Key preliminary findings from the qualitative research – DRC

Handwashing behaviour

Observations indicated that handwashing with soap and hand rising (with water alone) were rare in these locations. Handwashing with soap was only observed once among the 17 observation households. Handwashing rarely took place after using the toilet but hand rinsing was sometimes practiced before eating, and this was actively taught to children as part of good mannerly behaviour. Hands rinsing was most often motivated by disgust, that is to say that hands were washed when they were visibly dirty (e.g. after returning from the field). Despite the low prevalence of handwashing behaviour people were well aware of the benefits of handwashing and 98% of participants could explain the association between handwashing and disease transmission.

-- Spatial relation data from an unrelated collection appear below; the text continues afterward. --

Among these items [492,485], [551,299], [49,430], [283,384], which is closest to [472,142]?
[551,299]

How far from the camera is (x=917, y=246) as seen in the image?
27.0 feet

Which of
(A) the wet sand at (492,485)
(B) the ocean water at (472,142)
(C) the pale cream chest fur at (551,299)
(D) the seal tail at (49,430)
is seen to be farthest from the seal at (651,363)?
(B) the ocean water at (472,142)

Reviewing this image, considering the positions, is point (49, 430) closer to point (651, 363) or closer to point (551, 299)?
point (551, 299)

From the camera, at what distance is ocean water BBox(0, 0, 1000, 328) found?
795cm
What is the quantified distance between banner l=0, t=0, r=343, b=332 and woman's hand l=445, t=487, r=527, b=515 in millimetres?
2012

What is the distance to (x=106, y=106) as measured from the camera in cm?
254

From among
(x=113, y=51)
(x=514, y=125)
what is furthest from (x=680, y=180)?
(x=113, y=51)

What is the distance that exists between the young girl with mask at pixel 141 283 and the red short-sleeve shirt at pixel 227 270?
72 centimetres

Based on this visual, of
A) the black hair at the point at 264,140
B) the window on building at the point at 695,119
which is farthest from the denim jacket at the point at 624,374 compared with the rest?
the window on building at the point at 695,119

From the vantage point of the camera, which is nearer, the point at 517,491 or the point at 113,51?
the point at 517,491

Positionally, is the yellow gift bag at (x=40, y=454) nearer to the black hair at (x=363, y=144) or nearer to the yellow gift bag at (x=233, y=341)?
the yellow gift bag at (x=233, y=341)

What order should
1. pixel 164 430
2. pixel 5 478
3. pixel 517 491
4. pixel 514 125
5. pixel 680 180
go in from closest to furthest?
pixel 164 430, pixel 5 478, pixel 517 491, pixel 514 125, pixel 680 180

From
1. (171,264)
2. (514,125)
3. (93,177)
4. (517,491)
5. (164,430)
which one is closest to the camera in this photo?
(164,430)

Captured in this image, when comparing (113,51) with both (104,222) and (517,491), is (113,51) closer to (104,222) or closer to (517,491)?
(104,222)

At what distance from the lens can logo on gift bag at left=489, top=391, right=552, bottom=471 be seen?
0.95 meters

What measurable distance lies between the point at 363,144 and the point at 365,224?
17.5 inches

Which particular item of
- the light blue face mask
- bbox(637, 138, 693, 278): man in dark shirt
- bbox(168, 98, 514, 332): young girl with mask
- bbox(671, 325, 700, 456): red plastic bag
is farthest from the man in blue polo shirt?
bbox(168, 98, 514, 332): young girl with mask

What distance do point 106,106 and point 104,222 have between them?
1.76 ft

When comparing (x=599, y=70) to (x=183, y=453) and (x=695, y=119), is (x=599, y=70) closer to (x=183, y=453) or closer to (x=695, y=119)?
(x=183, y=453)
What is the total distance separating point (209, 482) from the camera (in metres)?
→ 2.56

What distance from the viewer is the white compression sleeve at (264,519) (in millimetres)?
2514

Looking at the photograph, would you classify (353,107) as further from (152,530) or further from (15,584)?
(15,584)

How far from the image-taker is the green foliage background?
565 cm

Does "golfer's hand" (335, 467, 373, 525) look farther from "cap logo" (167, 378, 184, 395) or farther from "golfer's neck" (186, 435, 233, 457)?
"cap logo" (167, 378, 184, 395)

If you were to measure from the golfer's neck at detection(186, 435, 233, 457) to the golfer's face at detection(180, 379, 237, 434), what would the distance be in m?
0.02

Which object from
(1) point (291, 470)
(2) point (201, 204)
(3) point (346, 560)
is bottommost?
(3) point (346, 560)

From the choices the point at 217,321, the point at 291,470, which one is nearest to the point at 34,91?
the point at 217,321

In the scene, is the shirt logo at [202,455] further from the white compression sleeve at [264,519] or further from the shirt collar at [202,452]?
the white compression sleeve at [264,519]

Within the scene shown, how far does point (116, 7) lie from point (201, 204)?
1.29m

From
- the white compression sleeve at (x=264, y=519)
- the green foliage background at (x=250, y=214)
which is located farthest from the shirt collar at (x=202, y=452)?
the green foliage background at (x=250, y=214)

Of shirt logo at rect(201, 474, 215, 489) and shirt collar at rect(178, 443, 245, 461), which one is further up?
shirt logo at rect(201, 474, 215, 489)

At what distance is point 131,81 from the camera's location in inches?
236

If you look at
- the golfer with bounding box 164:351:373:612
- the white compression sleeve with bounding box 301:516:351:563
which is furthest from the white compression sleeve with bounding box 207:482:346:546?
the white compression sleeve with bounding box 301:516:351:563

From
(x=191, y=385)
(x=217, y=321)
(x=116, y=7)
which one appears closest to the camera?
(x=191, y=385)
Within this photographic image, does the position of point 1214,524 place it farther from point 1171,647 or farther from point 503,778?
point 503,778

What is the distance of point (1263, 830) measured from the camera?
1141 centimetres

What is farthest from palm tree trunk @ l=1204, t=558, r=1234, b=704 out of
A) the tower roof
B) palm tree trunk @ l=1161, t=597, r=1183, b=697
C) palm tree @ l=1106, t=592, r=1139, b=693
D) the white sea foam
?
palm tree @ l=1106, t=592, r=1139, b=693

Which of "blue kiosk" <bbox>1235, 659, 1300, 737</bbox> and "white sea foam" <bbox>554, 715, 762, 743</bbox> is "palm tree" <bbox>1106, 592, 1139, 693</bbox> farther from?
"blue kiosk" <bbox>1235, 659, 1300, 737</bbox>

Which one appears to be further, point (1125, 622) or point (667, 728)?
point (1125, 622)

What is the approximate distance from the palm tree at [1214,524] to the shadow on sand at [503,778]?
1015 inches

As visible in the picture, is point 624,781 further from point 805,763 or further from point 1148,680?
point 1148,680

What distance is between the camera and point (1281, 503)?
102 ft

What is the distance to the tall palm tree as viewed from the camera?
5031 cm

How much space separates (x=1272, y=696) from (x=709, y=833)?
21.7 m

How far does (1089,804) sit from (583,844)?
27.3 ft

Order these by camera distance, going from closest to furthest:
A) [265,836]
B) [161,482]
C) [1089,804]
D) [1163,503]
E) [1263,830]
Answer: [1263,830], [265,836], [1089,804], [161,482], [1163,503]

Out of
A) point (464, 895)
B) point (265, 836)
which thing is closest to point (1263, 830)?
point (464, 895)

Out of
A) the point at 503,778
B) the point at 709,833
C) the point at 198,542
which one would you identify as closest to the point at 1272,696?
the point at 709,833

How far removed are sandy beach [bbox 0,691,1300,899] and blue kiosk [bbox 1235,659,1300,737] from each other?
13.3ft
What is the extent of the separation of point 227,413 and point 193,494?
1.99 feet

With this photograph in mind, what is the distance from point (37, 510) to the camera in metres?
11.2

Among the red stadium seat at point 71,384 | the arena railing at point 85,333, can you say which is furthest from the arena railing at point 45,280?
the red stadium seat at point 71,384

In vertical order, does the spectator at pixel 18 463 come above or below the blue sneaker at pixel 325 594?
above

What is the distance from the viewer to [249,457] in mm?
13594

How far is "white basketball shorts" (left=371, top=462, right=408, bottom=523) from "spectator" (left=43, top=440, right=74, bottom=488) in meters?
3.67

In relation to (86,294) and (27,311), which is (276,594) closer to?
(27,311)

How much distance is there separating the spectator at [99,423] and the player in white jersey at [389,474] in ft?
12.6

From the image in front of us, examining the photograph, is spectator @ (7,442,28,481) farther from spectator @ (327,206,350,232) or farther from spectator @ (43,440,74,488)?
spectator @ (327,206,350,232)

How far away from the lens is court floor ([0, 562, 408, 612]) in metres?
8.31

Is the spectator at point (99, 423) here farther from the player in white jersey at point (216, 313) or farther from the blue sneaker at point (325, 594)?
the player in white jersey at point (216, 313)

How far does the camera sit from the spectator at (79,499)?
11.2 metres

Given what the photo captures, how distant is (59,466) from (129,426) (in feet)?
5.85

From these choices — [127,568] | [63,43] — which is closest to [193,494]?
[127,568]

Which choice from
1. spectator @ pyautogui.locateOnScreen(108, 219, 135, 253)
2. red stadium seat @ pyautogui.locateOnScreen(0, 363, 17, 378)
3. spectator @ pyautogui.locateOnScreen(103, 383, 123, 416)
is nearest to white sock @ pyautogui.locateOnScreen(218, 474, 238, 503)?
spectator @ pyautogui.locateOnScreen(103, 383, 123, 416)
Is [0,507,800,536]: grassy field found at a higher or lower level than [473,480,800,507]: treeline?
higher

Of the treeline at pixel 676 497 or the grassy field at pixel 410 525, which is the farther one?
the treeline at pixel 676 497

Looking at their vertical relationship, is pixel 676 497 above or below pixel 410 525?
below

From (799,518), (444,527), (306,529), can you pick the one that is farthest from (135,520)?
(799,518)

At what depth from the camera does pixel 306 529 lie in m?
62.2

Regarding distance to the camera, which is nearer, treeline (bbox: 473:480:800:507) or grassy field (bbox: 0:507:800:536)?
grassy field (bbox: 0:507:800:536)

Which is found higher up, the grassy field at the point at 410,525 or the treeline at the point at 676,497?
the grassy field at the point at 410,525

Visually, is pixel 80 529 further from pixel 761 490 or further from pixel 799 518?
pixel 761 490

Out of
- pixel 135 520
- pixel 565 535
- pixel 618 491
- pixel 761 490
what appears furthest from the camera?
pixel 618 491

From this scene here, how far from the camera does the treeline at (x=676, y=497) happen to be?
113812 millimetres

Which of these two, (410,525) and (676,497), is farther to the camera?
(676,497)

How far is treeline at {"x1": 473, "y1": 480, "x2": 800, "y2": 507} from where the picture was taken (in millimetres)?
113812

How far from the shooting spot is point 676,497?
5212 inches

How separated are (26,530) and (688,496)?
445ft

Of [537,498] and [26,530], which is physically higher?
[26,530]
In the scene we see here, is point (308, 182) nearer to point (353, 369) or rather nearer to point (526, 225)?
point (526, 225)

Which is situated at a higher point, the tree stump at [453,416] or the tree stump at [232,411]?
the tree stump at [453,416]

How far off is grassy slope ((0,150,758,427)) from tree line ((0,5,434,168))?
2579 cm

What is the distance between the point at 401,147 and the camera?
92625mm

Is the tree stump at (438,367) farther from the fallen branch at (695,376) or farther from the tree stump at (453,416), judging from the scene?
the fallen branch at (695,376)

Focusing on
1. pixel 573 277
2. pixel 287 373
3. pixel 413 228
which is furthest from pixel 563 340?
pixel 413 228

One of the main factors that prevented convenient handwashing was the absence of handwashing facilities. None of the urban houses we visited had a dedicated place for handwashing. In camps facilities had been built several years ago but were now damaged and non-functional. In rural areas some houses had built tippy-taps (as part of a prior Community-led Total Sanitation campaign) but none were observed to be used or working. In focus groups people reported that they disliked the design of the tippy-taps and saw them as a symbol of poverty that they were not willing to adopt. Both water and soap were considered valuable and therefore people were often reluctant to store them near the toilets or kitchens which were often unclean, shared spaces. During behaviour trials participants identified that one of the barriers to handwashing was that there was nothing to cue behaviour at the key times and this prompted several people to design and build handwashing facilities. They were able to do so in a short period of time, using local materials and at no cost.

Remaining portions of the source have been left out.